Produced by InStages Theater above DOMINIC'S 261 Tremont Street, BOSTON 1(617)350-7355 every other Wednesday
"Cabaret" in this case isn't the Kander & Ebb adaptation of Christopher Isherwood. It means seating at tables and encouragement to frequent the wide bar back of the wide, shallow audience-space in front of the wide, shallow stage. It means a series of songs from a series of performers sung to an on-stage electronic piano under simple lighting and one round leko, centerstage, instead of a follow-spot. And after the second intermission there's an Open Mike for anyone who came prepared to sing.
Since performers vary, quality may too, but InStages Theater has a preference for what a lyric sung by Jamie McGonnigal refers to as "show tunes" and I prefer to call story-songs --- songs out of Broadway musicals that still have smidges of plot and drama and character about them, whether you know the musicals they came from or not. And the performers tend to choose either solidly belt-able ballads, snappy up-tempos, or catch-throated bluesy prayers.
They are lucky to have Doug Hammer, who can make his piano sound like a pit-full of orchestra behind the build to a final note. With him in their corner, and a minimal flick of gesture here and there, singers are free to make these songs there own playing "in one".
On the twenty-fifth of September, I heard Gretchen Goldsworthy --- whom I will review in "La Cage au Folles" at the North Shore Music Theatre soon --- and Jamie McGonnigal who has yet to fight free of undergraduate college, followed by a second- half filled by the four singers of a group called Big Smile. The range of ages and experience here were filtered through the taste of Hammer and the producers, keeping the level of the work high.

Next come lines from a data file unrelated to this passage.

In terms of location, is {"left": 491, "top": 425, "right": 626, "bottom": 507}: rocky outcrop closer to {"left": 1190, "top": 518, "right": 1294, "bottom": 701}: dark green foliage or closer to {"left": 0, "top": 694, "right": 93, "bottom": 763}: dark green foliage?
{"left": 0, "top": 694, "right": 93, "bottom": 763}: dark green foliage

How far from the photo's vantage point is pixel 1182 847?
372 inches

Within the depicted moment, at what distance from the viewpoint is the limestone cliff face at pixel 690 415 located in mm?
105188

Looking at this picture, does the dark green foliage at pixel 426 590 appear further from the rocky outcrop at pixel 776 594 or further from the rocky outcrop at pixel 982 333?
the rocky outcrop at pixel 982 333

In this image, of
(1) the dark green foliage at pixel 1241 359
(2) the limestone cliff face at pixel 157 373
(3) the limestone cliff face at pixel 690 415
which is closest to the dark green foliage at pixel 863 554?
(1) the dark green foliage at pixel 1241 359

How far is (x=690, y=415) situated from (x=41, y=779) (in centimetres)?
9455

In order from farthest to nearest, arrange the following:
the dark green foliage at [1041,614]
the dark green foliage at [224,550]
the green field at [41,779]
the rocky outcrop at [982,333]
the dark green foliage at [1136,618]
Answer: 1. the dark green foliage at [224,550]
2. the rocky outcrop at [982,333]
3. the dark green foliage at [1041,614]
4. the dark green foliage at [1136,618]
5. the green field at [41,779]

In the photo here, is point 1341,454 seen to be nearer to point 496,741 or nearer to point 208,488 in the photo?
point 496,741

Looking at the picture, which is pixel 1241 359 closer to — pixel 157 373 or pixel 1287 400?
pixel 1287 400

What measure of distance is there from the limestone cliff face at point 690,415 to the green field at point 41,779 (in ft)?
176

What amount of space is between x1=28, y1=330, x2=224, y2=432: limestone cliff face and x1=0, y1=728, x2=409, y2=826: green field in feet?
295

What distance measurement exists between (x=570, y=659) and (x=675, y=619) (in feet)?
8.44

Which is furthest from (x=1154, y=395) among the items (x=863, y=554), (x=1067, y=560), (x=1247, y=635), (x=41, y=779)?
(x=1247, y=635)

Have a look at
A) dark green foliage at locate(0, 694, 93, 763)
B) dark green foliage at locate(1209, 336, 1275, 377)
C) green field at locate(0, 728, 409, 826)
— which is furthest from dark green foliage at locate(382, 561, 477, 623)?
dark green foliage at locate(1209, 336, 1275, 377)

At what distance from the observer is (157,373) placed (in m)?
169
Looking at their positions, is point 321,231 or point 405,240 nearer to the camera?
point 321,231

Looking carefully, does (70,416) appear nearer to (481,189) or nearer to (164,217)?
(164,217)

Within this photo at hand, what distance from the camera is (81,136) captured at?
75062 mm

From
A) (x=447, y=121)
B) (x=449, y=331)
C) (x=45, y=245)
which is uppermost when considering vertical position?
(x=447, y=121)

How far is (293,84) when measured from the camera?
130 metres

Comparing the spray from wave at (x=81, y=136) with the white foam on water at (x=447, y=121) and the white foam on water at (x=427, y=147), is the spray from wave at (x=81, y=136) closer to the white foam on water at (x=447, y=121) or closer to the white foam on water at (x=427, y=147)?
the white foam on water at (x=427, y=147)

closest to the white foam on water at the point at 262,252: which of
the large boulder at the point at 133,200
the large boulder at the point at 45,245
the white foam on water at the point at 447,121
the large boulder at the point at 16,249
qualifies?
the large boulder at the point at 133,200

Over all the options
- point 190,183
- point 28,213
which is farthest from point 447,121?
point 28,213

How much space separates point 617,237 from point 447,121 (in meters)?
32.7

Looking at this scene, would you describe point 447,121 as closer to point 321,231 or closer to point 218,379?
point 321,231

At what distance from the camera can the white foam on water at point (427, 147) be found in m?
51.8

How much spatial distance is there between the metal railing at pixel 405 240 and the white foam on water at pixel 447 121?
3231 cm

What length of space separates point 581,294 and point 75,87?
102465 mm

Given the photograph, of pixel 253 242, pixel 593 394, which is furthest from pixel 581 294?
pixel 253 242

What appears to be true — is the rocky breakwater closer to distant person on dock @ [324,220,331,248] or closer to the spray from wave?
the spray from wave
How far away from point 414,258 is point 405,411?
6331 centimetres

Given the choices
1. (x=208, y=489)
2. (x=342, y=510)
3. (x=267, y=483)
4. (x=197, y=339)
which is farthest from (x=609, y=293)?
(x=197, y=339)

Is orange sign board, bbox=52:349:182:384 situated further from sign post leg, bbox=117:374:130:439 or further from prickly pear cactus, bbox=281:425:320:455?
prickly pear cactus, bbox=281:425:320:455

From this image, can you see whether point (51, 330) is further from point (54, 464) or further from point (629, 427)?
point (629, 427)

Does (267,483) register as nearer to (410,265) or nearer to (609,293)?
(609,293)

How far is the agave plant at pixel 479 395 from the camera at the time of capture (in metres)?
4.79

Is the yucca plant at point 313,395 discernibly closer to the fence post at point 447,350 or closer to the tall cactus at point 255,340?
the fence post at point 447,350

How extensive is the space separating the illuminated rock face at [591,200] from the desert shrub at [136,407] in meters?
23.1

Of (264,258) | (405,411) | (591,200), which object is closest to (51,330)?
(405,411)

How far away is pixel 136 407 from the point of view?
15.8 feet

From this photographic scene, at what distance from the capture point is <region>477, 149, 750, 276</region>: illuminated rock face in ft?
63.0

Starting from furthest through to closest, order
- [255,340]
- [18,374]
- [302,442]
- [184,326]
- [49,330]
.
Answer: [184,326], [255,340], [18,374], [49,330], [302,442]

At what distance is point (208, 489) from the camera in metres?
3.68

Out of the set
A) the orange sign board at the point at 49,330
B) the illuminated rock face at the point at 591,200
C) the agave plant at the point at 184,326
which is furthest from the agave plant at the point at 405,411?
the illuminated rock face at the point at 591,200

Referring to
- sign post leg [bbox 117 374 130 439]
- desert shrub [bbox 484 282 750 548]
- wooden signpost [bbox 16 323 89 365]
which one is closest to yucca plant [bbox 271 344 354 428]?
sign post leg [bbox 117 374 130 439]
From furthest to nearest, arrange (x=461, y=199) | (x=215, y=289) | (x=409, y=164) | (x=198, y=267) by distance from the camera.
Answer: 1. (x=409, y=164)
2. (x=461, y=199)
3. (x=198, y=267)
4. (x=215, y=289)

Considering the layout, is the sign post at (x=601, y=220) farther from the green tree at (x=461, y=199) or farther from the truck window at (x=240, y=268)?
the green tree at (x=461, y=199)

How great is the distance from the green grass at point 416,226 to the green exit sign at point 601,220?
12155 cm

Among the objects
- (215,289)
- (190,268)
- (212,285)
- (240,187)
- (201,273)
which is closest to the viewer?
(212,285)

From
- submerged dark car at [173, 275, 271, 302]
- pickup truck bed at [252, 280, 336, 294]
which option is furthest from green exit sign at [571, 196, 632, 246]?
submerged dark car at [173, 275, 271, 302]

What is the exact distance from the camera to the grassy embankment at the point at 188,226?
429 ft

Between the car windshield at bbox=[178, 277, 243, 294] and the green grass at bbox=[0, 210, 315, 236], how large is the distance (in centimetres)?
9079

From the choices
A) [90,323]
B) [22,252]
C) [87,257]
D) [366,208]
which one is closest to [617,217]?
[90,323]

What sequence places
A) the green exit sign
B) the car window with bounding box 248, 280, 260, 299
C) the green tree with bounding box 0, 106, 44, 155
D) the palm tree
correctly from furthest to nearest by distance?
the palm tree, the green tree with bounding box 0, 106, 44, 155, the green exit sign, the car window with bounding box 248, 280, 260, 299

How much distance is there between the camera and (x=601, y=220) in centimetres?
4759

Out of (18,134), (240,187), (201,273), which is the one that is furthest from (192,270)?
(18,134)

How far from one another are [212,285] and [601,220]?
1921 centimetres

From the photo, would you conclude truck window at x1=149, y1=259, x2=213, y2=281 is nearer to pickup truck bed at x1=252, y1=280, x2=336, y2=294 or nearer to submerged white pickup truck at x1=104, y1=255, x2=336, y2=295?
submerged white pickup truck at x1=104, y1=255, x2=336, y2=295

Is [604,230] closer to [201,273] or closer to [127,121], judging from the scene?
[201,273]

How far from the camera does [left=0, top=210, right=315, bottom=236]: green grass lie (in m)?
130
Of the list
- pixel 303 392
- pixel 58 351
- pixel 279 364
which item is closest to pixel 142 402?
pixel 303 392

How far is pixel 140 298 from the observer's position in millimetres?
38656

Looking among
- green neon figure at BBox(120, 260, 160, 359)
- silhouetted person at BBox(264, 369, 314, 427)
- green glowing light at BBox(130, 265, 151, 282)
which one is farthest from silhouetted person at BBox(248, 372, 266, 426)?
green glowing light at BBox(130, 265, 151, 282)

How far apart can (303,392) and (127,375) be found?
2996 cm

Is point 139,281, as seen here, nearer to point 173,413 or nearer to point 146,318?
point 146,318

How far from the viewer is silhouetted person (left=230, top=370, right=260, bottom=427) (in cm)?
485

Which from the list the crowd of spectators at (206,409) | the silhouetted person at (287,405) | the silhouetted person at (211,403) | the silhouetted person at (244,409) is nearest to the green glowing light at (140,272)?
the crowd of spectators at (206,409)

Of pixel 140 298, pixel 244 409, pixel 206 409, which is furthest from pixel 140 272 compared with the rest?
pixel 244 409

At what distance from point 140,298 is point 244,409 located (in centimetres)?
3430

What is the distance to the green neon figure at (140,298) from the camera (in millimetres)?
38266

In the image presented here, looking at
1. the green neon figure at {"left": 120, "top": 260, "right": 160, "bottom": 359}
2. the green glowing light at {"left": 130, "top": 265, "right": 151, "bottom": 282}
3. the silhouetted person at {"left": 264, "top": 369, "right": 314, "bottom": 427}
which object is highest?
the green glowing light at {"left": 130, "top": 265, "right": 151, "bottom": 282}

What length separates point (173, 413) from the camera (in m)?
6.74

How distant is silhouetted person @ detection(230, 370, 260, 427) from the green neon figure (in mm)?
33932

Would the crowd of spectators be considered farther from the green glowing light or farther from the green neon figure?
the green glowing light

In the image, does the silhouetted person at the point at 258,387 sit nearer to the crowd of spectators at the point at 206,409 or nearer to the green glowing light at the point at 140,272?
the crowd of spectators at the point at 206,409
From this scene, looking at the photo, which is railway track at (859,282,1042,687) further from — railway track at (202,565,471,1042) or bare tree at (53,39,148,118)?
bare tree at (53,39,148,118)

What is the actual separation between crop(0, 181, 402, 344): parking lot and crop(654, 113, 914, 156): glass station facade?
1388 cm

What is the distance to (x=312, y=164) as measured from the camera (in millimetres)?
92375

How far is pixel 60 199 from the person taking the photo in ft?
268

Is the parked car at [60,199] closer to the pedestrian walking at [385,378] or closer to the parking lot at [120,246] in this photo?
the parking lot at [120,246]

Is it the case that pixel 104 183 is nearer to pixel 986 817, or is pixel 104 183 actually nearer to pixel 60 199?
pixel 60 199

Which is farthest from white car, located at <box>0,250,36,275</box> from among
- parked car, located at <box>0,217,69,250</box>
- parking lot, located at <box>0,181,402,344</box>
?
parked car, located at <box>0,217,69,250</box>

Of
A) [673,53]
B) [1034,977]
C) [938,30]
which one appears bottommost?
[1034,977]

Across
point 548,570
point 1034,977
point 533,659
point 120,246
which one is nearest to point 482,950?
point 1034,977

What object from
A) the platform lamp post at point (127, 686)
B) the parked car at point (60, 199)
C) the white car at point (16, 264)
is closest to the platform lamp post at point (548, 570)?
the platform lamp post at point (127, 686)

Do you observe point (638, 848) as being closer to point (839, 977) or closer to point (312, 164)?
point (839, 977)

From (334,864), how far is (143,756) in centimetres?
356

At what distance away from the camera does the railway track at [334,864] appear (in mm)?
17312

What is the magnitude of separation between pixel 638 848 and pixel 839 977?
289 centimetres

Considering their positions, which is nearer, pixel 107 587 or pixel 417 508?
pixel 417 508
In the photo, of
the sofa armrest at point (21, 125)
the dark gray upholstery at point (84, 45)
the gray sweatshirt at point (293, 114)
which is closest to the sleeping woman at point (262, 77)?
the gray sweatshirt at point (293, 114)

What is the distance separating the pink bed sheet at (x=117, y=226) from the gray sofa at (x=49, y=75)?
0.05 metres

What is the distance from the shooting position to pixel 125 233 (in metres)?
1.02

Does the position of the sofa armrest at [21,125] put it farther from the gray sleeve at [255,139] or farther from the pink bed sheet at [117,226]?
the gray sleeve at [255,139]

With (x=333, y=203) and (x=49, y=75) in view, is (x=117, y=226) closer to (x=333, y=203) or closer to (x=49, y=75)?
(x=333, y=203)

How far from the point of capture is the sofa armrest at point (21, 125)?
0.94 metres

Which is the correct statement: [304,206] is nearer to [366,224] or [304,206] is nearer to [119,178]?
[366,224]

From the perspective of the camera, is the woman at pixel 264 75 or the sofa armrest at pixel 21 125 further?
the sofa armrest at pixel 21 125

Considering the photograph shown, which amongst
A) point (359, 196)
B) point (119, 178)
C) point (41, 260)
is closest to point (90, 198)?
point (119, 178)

It's one thing to sit in a first-balcony and watch a musical comedy unfold down onstage, and quite another to have a singer, conscious of the details and the subtext of a song, doing it practically in your lap. When the performance is that close and alive in such an intimate setting, every note and word, humanly created, is very humanly compelling.
It's interesting, in such a setting, to note which performers will throw away anyone else's take on a song and make it uniquely their own. Some interpretations seek to pay homage to one famous recording, while others make you to forget it. And then there are songs that sound like originals because hardly anyone sings them anymore --- or at least not in quite this way. Merely including the verse to a song, which people usually ignore, can make it sound copmpletely new again.
Mistress of Ceremonies for the evening is Jennifer Trainor, who sings with a relaxed jazz flavor and never flusters, (as a serious comic might) when her patter evokes respectful smiles rather than raucous guffaws. She knows its her job to make audience and performers comfortable with one another. And partly because of her work, the audience is attentive, respectful, and responsive throughout the entire show.
And the tell me talent is coming from all directions eager to perform.